Schreiben Sie aus dem Artikel über den SPD-Besuch bei Dornrose e. V. die Stelle wortgetreu ab, die bei den Worten „SPD-Delegation besucht Dornrose“ beginnt und nach den Worten „um 22 Prozent.“ endet.

━━ Auszug ━━

SPD-Delegation besucht Dornrose e. V. und fordert flächendeckendes Beratungsnetz
Weiden. Es sind erschreckende Zahlen, die sich die SPD-Delegation bei einem Besuch der Hilfsorganisation Dornrose e. V. anhören musste. Unter anderem stieg 2022 die Zahl sexualisierter Gewalt gegen Frauen gegenüber 2020 um 22 Prozent.

Anlass des Informationsgesprächs war die Auseinandersetzung im SPD-Kreisvorstand mit speziellen Frauenthemen. Sozialpädagogin Angela Frank von Dornrose e. V. führte die Delegation, zu der neben der Kreisvorsitzenden und Landtagskandidatin Nicole Bäumler auch SPD-Kreistagsfraktionsvorsitzender Günter Stich sowie die SPD-Kreisvorstandsmitglieder Maria Sauer, Eli Dreßler und Adrian Kuhlemann gehörten, durch die Räume der Beratungsstelle. Die Stellenbesetzung bei Dornrose bezifferte sie auf 2,5 Vollzeitstellen (eine Person Leitung und Prävention, drei Beraterinnen, eine Verwaltungskraft).

━━━
━━ Arbeitsmaterial ━━

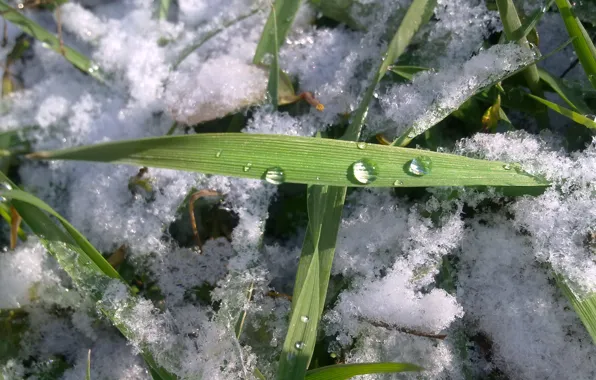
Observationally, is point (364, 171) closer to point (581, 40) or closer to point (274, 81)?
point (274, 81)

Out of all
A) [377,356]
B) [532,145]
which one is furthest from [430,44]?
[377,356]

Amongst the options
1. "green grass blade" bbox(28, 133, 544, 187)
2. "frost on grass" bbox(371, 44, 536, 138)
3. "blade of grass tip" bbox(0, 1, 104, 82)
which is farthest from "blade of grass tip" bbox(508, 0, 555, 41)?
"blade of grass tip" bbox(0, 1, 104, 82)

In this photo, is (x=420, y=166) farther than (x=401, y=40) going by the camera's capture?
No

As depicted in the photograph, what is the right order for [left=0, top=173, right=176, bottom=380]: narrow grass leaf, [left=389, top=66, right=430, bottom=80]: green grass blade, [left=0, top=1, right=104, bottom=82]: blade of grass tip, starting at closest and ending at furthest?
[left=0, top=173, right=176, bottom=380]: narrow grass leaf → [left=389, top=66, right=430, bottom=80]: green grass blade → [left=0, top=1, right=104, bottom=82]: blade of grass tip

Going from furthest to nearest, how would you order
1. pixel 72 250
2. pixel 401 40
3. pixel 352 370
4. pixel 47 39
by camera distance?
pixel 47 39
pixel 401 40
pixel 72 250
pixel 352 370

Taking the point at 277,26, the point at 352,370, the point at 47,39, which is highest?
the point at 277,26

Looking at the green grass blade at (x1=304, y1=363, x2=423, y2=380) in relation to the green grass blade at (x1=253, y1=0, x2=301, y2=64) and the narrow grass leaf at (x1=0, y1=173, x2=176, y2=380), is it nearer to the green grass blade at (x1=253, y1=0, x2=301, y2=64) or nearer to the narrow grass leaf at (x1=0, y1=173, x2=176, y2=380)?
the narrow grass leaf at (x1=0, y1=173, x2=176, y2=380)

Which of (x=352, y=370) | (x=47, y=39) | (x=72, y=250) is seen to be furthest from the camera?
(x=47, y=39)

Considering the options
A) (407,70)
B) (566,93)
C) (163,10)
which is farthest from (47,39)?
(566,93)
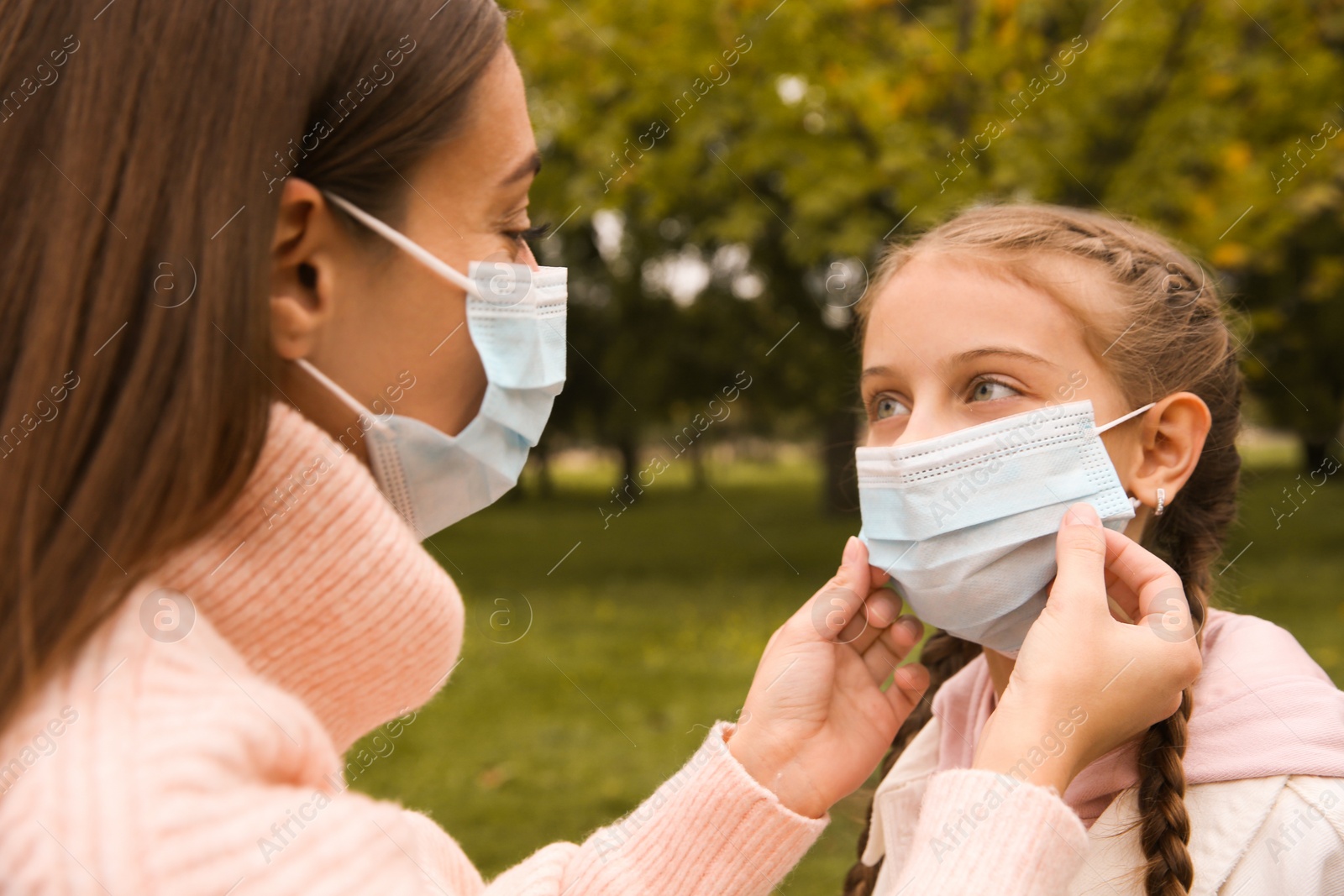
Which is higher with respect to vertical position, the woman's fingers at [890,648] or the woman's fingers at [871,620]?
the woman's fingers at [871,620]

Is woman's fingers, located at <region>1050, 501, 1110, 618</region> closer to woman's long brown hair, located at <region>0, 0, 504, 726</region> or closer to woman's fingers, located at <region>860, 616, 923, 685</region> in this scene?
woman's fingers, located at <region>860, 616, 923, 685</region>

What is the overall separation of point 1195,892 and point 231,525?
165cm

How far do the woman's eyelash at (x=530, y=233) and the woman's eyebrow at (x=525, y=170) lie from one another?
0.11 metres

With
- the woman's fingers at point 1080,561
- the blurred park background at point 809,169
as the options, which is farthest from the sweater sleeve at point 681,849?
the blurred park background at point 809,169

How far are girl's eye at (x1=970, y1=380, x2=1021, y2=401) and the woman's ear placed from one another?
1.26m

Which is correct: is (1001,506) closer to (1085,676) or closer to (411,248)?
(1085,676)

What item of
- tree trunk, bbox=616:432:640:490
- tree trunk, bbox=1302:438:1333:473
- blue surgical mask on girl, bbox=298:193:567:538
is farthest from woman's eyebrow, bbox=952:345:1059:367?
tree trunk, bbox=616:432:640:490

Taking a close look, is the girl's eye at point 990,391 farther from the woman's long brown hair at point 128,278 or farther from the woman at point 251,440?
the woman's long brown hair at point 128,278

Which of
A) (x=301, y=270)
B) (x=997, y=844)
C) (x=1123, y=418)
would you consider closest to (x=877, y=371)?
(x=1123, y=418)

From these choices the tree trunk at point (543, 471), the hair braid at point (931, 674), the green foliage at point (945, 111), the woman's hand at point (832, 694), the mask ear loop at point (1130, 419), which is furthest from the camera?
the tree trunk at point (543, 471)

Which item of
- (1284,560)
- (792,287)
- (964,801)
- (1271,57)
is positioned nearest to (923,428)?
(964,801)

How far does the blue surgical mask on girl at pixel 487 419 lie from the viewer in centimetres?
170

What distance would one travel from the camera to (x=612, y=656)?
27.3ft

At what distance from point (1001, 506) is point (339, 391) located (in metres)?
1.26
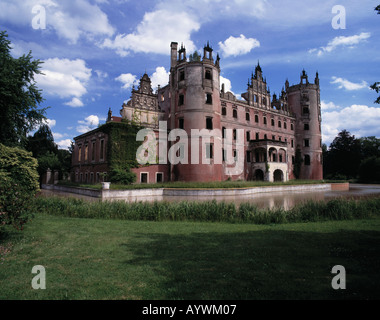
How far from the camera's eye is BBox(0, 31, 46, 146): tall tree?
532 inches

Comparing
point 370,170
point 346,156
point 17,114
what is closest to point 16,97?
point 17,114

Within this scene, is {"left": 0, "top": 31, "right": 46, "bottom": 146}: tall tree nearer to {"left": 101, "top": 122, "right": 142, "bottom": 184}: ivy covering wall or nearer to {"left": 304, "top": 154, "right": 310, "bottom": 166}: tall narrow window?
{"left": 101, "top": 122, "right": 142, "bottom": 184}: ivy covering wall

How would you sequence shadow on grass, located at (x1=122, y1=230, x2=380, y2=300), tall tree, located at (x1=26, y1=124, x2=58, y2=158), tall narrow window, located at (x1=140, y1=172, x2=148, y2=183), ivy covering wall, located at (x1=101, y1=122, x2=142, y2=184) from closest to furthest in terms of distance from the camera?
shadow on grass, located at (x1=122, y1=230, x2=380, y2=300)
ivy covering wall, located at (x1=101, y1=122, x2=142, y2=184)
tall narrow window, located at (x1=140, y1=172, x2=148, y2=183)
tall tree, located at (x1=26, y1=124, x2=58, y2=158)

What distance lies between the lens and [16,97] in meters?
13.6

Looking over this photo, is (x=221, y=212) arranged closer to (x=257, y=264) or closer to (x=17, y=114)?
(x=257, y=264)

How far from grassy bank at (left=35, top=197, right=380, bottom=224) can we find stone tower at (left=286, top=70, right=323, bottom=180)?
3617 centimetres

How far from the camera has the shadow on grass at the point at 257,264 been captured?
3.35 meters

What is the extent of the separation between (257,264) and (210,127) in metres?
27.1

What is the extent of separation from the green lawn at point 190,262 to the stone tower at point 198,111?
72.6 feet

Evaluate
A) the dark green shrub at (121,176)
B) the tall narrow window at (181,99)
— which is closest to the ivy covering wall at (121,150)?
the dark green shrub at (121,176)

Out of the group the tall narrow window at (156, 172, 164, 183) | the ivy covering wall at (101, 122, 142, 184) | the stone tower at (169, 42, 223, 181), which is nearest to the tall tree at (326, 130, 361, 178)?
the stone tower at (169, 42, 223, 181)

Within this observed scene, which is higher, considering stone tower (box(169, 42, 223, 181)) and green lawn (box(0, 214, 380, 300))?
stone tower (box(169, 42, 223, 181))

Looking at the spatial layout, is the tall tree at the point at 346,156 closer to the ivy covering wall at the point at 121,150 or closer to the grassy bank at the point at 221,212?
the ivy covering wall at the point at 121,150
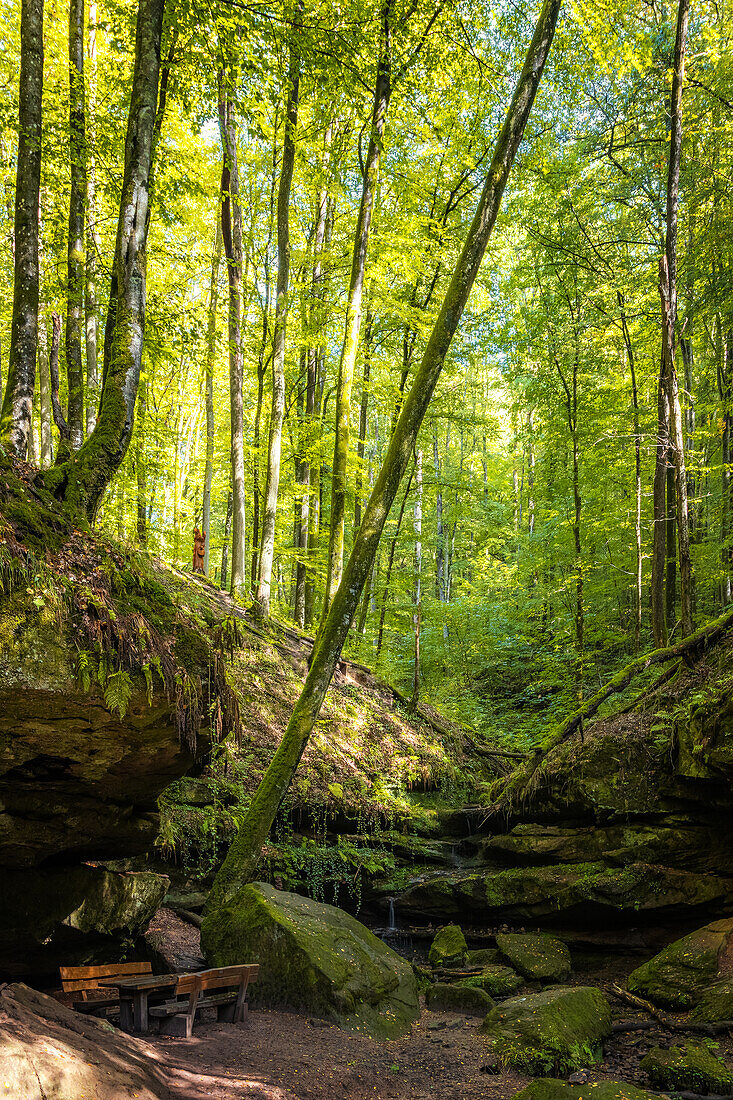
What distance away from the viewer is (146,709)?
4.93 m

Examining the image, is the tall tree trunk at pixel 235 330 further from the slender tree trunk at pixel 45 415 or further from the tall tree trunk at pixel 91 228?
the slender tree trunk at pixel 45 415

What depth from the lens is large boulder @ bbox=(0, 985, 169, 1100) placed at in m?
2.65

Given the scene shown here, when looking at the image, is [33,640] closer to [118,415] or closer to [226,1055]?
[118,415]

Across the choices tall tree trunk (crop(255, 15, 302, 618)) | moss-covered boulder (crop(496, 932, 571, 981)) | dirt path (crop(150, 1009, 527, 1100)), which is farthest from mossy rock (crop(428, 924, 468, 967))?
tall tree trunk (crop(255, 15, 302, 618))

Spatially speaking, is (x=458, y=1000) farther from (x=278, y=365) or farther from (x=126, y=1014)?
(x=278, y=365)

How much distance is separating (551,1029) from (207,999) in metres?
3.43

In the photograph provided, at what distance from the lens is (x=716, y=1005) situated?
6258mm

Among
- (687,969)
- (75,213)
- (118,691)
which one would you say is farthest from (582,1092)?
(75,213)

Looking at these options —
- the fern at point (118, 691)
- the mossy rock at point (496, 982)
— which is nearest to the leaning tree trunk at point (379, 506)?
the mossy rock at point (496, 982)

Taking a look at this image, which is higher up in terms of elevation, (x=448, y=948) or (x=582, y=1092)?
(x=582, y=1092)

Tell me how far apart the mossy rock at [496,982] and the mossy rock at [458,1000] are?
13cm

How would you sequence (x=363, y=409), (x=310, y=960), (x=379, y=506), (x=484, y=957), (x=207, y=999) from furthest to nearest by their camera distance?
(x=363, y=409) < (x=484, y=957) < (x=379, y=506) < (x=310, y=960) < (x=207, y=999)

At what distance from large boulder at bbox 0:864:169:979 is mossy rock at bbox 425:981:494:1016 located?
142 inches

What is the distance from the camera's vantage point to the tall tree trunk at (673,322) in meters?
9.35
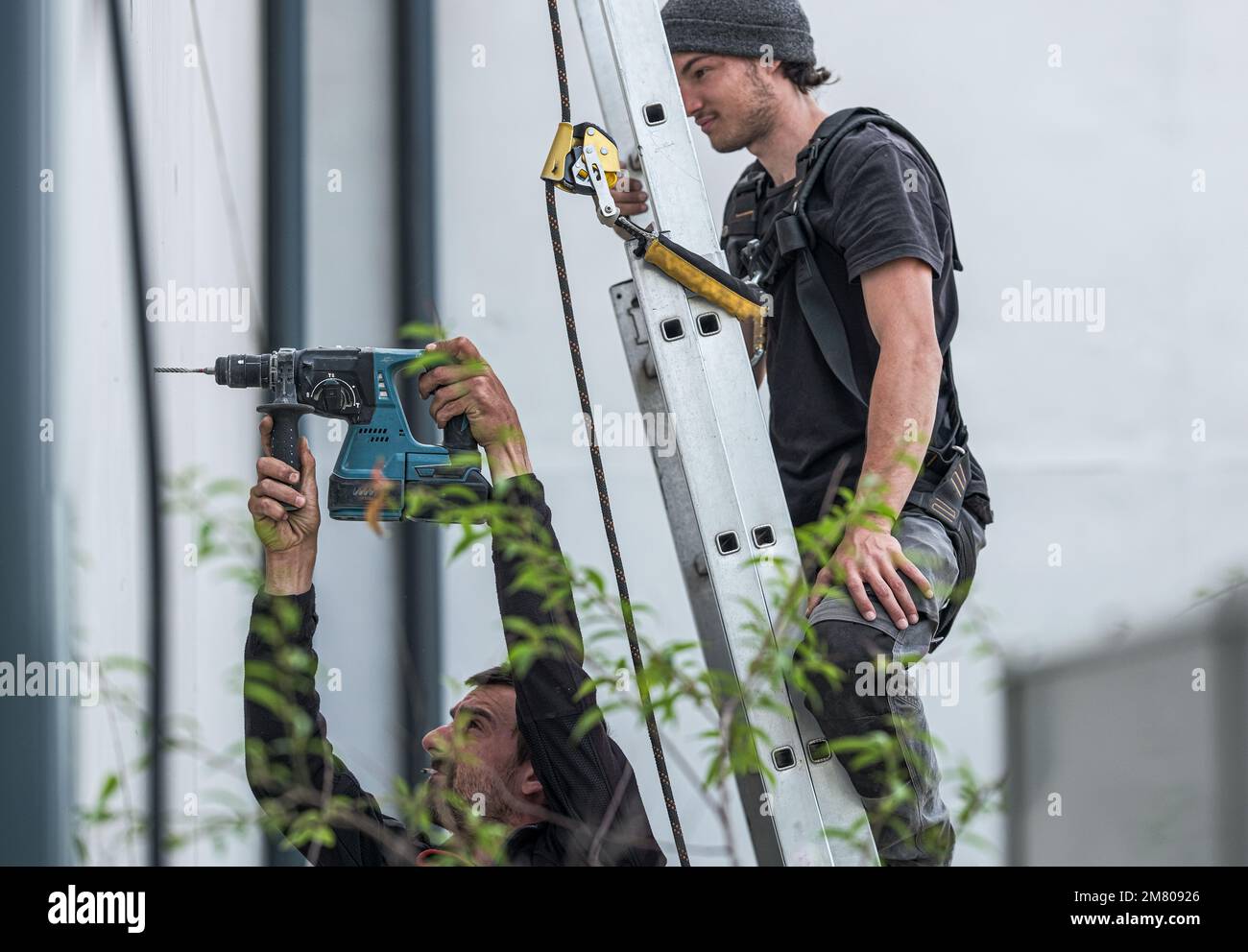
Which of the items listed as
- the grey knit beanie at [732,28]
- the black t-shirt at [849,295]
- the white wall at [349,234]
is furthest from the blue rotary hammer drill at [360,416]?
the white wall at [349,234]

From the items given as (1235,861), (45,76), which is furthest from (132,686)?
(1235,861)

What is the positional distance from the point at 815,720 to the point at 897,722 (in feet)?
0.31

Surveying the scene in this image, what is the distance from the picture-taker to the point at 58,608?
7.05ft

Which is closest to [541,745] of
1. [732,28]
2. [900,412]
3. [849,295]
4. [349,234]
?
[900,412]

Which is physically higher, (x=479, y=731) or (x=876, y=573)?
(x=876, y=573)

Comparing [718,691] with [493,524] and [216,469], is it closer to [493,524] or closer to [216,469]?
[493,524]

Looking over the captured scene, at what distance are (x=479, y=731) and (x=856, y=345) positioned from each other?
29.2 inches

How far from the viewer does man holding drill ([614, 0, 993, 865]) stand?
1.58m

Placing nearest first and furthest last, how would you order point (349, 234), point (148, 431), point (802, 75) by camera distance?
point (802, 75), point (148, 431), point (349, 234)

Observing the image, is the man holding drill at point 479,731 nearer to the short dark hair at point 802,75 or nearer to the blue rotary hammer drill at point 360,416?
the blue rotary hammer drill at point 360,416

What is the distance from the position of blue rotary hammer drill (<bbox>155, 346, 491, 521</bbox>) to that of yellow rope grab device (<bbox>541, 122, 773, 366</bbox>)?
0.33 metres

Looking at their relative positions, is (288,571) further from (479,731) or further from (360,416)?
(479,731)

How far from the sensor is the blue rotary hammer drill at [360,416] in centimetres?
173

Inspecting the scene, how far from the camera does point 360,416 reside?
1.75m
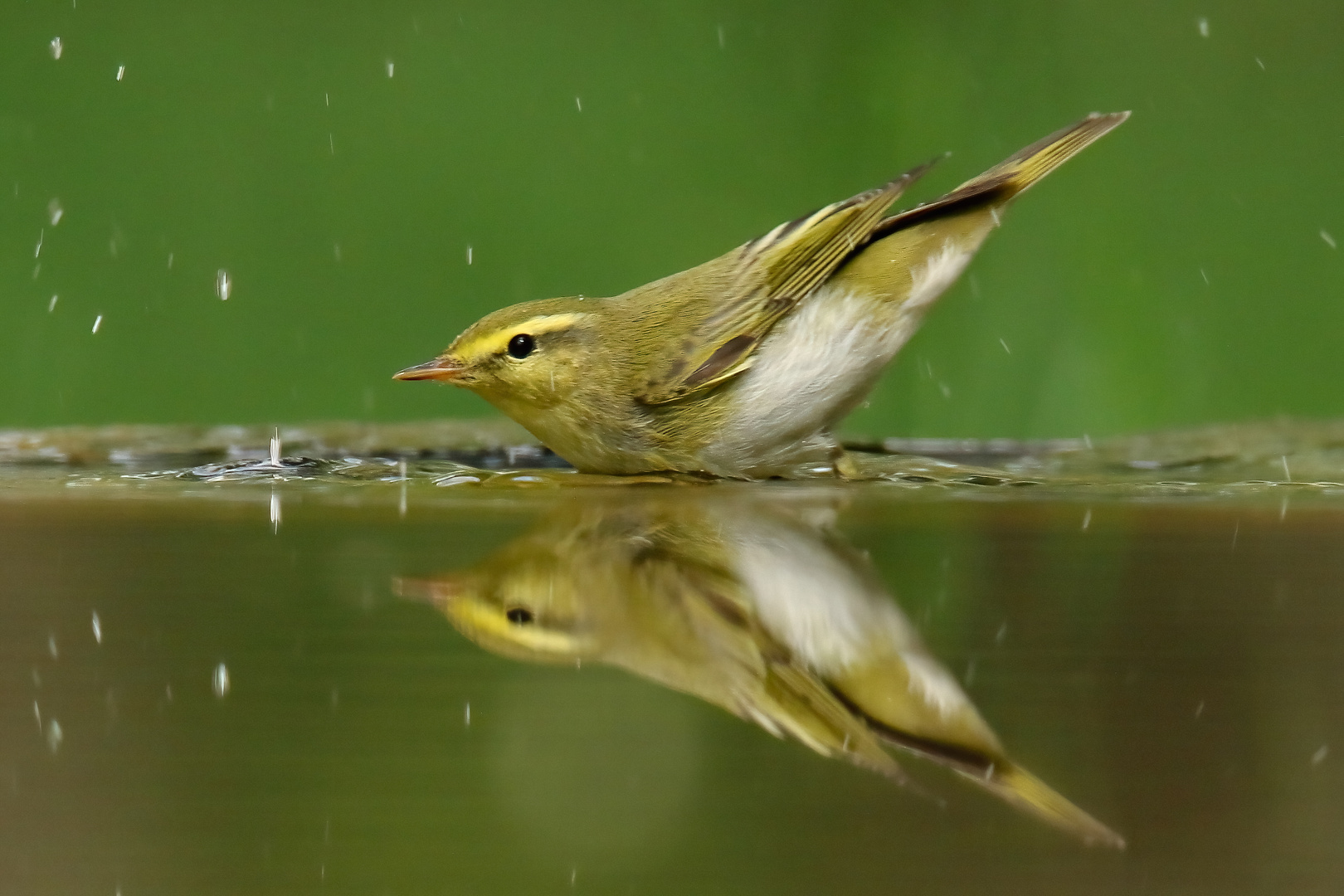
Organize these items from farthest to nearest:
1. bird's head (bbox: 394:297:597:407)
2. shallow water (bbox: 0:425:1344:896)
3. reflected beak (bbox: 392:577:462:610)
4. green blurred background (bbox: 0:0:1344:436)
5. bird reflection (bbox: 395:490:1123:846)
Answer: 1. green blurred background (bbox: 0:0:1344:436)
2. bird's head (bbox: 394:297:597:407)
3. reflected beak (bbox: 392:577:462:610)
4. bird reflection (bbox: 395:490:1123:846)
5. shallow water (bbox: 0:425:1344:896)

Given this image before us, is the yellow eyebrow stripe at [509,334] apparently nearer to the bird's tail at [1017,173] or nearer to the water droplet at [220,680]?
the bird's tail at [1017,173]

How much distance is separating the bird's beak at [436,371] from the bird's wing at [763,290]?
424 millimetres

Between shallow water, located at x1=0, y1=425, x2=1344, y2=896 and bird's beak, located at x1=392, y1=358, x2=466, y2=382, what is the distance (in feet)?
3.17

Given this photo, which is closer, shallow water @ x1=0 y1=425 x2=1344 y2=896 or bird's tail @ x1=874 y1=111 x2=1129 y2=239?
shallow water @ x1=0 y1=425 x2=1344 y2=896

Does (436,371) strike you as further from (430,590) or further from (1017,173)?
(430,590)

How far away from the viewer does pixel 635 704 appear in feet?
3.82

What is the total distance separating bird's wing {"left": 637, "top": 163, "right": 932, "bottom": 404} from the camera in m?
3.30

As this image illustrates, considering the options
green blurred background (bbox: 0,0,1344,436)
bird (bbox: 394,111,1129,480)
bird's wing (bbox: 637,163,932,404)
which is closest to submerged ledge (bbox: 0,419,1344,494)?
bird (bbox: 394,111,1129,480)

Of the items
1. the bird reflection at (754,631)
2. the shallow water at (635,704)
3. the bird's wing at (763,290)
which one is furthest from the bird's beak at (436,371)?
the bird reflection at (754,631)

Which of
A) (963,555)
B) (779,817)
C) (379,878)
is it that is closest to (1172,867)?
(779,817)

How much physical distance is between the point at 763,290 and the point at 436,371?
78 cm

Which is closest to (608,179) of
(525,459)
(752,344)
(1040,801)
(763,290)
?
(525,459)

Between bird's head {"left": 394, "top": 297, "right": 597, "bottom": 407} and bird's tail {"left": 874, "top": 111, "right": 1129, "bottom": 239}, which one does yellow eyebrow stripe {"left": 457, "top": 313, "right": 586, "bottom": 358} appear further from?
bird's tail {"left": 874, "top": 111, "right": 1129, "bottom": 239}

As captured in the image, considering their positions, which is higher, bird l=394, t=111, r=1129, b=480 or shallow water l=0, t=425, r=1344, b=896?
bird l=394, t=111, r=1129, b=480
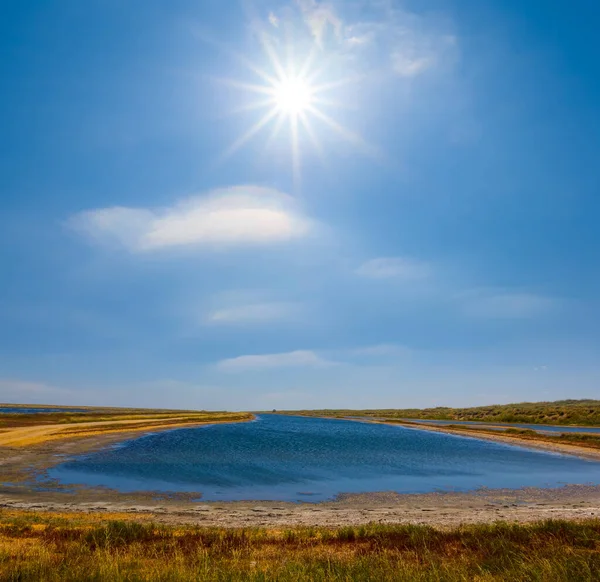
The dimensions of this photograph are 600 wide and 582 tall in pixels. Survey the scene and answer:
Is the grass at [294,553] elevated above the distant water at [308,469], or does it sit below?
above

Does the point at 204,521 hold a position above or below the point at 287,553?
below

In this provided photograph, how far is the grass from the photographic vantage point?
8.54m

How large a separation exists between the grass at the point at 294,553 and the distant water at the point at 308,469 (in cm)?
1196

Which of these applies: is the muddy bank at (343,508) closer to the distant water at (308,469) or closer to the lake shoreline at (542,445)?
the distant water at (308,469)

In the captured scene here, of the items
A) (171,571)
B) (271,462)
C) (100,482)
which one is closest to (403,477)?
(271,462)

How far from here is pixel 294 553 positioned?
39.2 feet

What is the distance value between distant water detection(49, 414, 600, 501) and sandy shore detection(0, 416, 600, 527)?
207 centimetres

━━━

### Ergebnis
SPD-Delegation besucht Dornrose e. V. und fordert flächendeckendes Beratungsnetz
Weiden. Es sind erschreckende Zahlen, die sich die SPD-Delegation bei einem Besuch der Hilfsorganisation Dornrose e. V. anhören musste. Unter anderem stieg 2022 die Zahl sexualisierter Gewalt gegen Frauen gegenüber 2020 um 22 Prozent.